EXERCISE DIRECTIONS
Transcribe verbatim every line from the line containing "What amount of" to the end of the entries, including both endpoints. Output nothing beyond those lines.

DATASET EXCERPTS
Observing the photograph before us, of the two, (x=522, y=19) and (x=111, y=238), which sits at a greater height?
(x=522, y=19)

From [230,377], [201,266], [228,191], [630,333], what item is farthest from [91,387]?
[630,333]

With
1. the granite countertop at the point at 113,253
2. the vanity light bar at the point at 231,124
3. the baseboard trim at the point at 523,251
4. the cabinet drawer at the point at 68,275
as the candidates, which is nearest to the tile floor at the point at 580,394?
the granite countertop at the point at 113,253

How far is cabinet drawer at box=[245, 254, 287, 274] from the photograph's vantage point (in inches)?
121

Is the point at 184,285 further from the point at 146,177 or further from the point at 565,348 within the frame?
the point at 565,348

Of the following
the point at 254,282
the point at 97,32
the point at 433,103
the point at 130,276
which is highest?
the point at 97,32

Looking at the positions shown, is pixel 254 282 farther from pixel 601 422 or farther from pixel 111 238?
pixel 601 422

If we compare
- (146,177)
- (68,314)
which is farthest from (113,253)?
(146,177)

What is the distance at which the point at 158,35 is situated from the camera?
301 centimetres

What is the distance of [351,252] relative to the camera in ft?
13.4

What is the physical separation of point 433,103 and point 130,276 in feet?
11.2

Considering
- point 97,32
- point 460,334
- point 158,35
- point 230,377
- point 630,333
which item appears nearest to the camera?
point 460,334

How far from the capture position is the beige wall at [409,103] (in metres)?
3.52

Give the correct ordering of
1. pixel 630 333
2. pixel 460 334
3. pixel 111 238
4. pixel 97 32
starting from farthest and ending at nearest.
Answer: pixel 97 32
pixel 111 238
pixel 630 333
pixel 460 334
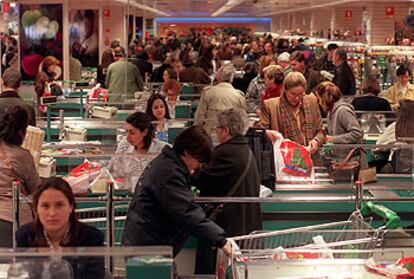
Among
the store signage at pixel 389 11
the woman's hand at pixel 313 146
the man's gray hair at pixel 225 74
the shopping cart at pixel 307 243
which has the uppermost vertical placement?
the store signage at pixel 389 11

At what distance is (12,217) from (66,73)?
48.0ft

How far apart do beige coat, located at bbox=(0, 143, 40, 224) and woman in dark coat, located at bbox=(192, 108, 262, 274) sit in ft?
3.60

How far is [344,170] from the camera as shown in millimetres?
7762

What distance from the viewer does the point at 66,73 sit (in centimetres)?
2075

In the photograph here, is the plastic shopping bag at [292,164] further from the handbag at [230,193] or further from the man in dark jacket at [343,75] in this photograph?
Answer: the man in dark jacket at [343,75]

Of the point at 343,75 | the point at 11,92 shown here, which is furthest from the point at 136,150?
the point at 343,75

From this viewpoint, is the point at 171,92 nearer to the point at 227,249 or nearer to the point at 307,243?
the point at 307,243

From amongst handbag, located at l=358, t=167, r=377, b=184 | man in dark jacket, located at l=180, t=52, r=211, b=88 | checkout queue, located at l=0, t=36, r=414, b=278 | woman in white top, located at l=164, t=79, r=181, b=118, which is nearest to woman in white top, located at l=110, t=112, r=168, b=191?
checkout queue, located at l=0, t=36, r=414, b=278

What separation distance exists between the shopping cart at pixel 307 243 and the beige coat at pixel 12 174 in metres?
1.66

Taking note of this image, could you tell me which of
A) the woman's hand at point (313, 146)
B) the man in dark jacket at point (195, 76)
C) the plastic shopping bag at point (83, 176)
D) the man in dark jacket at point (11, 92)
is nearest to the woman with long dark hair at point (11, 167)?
the plastic shopping bag at point (83, 176)

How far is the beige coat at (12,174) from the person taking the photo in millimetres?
6535

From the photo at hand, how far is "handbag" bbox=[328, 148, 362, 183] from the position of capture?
7734 mm

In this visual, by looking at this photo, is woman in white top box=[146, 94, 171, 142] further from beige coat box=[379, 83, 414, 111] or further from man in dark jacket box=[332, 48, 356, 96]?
man in dark jacket box=[332, 48, 356, 96]

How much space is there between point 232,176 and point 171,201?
55.9 inches
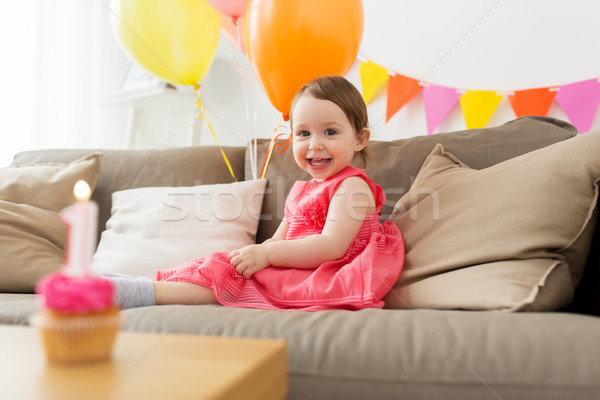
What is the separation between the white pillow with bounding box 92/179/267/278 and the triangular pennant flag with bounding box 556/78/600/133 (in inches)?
45.0

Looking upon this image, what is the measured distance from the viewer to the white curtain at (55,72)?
245 cm

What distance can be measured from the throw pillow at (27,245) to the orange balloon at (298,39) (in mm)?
804

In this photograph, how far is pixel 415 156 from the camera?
1.42 meters

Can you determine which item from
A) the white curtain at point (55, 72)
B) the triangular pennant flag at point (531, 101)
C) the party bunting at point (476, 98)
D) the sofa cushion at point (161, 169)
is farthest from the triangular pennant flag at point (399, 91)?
the white curtain at point (55, 72)

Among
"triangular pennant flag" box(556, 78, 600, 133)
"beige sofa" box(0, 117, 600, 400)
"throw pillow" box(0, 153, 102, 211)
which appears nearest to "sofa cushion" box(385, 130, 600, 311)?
"beige sofa" box(0, 117, 600, 400)

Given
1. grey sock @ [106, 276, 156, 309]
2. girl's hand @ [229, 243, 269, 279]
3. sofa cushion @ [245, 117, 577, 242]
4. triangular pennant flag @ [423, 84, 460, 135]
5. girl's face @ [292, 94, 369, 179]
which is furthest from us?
triangular pennant flag @ [423, 84, 460, 135]

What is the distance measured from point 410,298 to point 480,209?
249 mm

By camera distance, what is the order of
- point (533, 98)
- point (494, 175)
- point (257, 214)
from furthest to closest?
point (533, 98), point (257, 214), point (494, 175)

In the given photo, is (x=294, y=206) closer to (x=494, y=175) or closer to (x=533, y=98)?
(x=494, y=175)

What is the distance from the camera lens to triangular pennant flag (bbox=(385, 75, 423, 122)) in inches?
79.6

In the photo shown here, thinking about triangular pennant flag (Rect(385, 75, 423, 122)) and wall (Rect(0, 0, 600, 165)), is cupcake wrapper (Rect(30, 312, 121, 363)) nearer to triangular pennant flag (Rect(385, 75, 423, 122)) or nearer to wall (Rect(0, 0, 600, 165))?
wall (Rect(0, 0, 600, 165))

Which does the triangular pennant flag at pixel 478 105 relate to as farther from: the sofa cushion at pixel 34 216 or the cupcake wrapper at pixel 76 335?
the cupcake wrapper at pixel 76 335

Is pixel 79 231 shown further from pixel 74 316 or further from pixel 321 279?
pixel 321 279

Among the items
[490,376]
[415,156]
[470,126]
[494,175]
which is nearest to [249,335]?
[490,376]
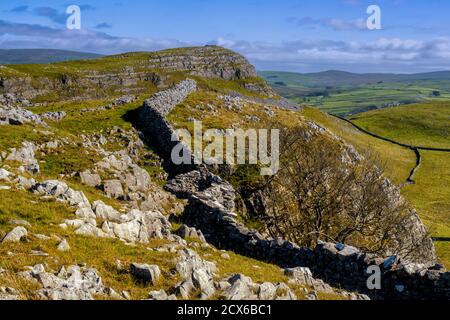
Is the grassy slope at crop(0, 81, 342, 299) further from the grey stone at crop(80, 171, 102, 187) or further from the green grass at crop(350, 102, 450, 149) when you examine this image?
the green grass at crop(350, 102, 450, 149)

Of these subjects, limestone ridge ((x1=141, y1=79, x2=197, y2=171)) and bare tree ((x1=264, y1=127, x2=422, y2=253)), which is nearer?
bare tree ((x1=264, y1=127, x2=422, y2=253))

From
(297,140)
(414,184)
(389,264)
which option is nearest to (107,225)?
(389,264)

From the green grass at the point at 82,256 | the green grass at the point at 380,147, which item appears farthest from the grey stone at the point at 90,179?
the green grass at the point at 380,147

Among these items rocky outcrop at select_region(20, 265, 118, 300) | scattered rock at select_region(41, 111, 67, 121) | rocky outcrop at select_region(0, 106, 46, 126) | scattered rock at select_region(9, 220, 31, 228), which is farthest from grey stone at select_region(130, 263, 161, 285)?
scattered rock at select_region(41, 111, 67, 121)

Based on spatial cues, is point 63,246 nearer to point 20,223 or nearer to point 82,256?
point 82,256

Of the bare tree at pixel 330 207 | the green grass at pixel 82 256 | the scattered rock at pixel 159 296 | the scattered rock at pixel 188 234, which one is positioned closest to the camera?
the scattered rock at pixel 159 296

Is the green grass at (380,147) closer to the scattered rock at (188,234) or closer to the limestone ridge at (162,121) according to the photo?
the limestone ridge at (162,121)
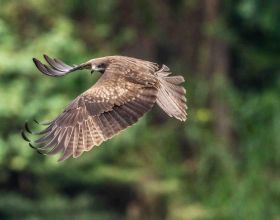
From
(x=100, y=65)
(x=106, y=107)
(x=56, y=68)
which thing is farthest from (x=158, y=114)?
(x=106, y=107)

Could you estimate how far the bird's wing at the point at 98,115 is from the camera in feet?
28.9

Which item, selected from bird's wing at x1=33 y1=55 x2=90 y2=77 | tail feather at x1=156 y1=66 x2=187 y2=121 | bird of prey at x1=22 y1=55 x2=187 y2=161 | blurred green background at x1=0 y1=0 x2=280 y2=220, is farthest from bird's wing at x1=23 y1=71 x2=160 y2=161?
blurred green background at x1=0 y1=0 x2=280 y2=220

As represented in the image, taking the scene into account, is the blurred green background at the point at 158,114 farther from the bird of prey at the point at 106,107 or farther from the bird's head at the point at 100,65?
the bird of prey at the point at 106,107

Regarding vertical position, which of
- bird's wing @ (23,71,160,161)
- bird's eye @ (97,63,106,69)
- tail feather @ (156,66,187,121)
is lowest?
bird's wing @ (23,71,160,161)

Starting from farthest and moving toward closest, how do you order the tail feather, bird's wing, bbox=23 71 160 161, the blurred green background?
the blurred green background < the tail feather < bird's wing, bbox=23 71 160 161

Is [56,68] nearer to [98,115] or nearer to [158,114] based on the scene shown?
[98,115]

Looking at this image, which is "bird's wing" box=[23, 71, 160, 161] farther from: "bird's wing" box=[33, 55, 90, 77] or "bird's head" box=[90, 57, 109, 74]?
"bird's wing" box=[33, 55, 90, 77]

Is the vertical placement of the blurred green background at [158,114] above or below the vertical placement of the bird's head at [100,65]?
above

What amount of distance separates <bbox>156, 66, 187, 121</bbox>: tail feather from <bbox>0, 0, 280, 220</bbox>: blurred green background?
4615 millimetres

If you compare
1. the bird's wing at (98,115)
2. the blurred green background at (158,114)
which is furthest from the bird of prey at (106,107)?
the blurred green background at (158,114)

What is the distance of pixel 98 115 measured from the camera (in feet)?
29.7

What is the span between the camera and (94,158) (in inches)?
659

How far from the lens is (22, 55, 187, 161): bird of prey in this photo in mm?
8820

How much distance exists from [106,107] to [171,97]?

SOLUTION FOR THIS EXERCISE
What amount of distance separates <bbox>156, 66, 187, 121</bbox>: tail feather from <bbox>0, 0, 280, 220</bbox>: blurred green background?
4615 millimetres

If you compare
1. the bird's wing at (98,115)
2. the blurred green background at (158,114)
which is furthest from the bird of prey at (106,107)?
the blurred green background at (158,114)

What is the distance of pixel 98 115 measured from the camera (in feet)?
29.7

What is the span between the camera and (94,158) (in inches)?
659

How far from the lens is (22, 55, 187, 161): bird of prey in this photo in mm?
8820

How much distance exists from [106,107] to [171,97]?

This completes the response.